Bima sangat merindukan Emeli, karena akhir akhir ini dia sibuk dengan pekerjaan di kantor. Jadi Bima menelepon Emeli untuk mengobati rasa rindunya di hatinya.
"Hallo sayang lagi apa." kata Bima.
"Kak Bima, Emeli kira udah lupa sama Emeli. Karena enggak ngabarin Emeli seminggu." kata Emeli.
"Maaf ya sayang, Kakak lagi sibuk akhir akhir ini sama pekerjaan kakak. Kan ini demi kita juga, kakak pernah bilang kalau kakak mau serius sama kamu Emeli. Jadi kakak harus ngumpulin duit untuk kita nikah." kata Bima.
"Oh, gitu. Iya deh kak Emeli paham kok (tersenyum) Oh iya kak, Salsa udah sadar kak." kata Emeli senang.

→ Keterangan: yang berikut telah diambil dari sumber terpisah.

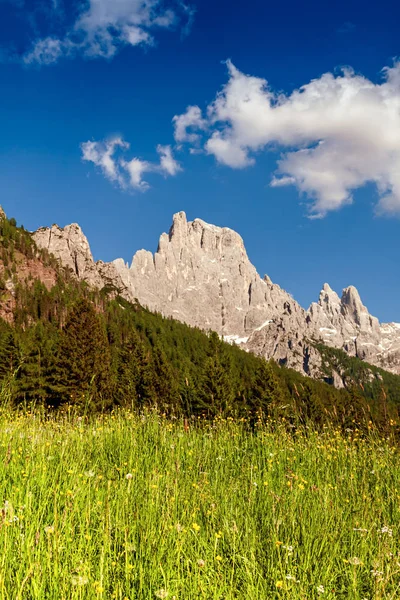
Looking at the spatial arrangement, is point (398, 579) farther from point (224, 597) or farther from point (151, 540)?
point (151, 540)

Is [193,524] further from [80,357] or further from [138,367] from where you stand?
[138,367]

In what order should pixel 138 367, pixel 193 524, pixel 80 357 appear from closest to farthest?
pixel 193 524 → pixel 80 357 → pixel 138 367

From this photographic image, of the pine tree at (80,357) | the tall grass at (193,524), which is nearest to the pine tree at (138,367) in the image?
the pine tree at (80,357)

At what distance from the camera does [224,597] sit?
3189 millimetres

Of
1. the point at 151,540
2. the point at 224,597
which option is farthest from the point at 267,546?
the point at 151,540

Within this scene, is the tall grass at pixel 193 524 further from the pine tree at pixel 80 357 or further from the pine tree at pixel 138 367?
the pine tree at pixel 138 367

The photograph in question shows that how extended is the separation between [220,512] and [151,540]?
114 cm

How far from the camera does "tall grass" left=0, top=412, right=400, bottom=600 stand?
3.14 meters

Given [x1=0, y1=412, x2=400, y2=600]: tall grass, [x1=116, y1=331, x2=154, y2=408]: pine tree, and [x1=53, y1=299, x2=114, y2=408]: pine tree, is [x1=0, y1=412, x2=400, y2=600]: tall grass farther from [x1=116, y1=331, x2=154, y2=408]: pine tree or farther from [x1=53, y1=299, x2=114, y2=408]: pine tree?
[x1=116, y1=331, x2=154, y2=408]: pine tree

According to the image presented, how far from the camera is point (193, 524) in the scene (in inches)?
140

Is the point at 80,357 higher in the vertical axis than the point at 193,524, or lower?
higher

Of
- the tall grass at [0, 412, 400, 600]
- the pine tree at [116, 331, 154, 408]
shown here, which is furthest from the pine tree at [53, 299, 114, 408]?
the tall grass at [0, 412, 400, 600]

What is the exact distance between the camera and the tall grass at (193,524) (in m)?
3.14

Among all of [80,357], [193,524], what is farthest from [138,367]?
[193,524]
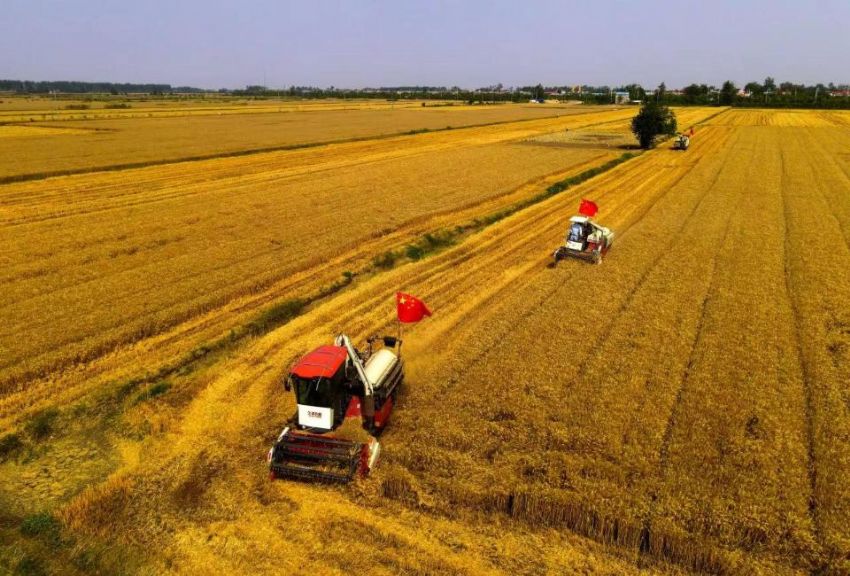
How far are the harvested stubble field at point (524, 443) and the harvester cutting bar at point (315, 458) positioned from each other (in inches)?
11.7

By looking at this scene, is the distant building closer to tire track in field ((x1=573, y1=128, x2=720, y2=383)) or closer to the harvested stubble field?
tire track in field ((x1=573, y1=128, x2=720, y2=383))

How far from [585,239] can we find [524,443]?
11955 millimetres

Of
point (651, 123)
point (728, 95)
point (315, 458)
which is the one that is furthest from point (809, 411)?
point (728, 95)

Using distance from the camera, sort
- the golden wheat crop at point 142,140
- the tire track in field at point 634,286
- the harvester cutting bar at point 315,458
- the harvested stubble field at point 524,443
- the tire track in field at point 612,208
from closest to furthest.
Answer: the harvested stubble field at point 524,443 → the harvester cutting bar at point 315,458 → the tire track in field at point 634,286 → the tire track in field at point 612,208 → the golden wheat crop at point 142,140

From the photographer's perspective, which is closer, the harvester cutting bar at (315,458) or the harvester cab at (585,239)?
the harvester cutting bar at (315,458)

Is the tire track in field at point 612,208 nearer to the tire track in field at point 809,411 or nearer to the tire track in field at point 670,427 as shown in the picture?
the tire track in field at point 670,427

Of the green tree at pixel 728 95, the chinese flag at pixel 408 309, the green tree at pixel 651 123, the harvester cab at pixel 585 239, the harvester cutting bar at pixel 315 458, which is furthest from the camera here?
the green tree at pixel 728 95

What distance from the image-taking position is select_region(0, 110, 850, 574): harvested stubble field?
7.95 metres

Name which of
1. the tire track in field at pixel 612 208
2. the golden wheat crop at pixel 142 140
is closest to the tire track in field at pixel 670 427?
the tire track in field at pixel 612 208

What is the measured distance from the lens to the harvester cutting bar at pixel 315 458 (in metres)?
9.15

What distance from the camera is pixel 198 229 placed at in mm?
23266

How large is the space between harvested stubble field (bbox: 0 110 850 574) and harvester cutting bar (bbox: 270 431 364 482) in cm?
30

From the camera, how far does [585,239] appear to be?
66.3 ft

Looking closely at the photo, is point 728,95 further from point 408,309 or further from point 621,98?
point 408,309
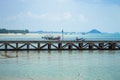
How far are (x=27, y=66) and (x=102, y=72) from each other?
11.0 metres

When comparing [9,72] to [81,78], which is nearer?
[81,78]

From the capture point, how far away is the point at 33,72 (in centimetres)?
3856

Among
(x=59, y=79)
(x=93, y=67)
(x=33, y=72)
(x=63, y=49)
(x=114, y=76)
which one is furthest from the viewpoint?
(x=63, y=49)

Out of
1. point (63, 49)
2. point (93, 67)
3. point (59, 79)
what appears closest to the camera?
point (59, 79)

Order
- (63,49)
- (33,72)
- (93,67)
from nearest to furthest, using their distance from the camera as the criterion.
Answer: (33,72)
(93,67)
(63,49)

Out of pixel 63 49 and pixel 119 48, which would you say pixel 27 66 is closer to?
pixel 63 49

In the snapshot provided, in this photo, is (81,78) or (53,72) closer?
(81,78)

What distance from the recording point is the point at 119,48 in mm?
75562

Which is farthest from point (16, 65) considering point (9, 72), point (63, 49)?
point (63, 49)

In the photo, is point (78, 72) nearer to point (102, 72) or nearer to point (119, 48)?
point (102, 72)

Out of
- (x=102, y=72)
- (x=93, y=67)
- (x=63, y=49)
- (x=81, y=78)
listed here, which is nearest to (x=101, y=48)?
(x=63, y=49)

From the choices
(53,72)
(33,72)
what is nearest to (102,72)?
(53,72)

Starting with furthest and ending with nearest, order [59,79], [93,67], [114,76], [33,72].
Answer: [93,67] → [33,72] → [114,76] → [59,79]

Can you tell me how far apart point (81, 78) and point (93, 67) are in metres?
9.56
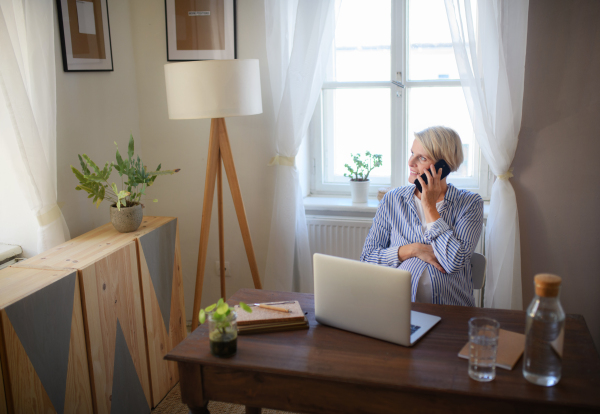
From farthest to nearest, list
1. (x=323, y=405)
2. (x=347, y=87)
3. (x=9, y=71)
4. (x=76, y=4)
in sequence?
1. (x=347, y=87)
2. (x=76, y=4)
3. (x=9, y=71)
4. (x=323, y=405)

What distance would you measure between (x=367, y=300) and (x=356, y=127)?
6.34 ft

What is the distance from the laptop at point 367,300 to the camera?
151cm

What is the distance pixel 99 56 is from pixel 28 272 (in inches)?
54.0

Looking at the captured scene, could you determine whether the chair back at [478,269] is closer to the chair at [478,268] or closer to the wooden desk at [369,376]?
the chair at [478,268]

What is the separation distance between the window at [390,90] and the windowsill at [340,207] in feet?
0.47

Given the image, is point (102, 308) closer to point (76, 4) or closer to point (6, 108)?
point (6, 108)

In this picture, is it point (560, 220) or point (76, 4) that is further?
point (560, 220)

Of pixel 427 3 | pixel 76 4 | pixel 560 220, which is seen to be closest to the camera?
pixel 76 4

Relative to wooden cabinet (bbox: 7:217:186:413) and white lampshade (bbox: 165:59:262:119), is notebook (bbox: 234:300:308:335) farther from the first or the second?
white lampshade (bbox: 165:59:262:119)

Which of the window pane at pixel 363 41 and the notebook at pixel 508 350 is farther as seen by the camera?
the window pane at pixel 363 41

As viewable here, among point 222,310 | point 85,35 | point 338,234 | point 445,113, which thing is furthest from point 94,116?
point 445,113

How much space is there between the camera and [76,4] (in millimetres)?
2604

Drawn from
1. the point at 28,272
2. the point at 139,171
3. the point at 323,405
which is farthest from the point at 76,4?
the point at 323,405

"Syukurlah kalau sudah sadar, kakak ikut senang sayang. Ya udah, besok ketemuan yuk. Kakak kangen sama Emeli." kata Bima.
"Iya kak, boleh. Besok ketemuan di mana." tanya Emeli.
"Besok kakak ke rumah sakit aja, Salsa kan masih sakit. Sekalian besok kakak mau jenguk dia." kata Bima.
"Oh oke deh kak." kata Emeli tersenyum.
"Emeli, tahu enggak hari ini kakak lagi menanggung rindu. Rindu itu berat, setiap saat kakak selalu memikirkan kamu terus. Tapi baru kemarin kakak kelar kerja eh kakak malah disibukkan sama urusan adik kakak yang mau dijahatin sama mantannya bokap kakak." kata Bima.
"Oh gitu ya udah enggak apa apa kak." kata Emeli.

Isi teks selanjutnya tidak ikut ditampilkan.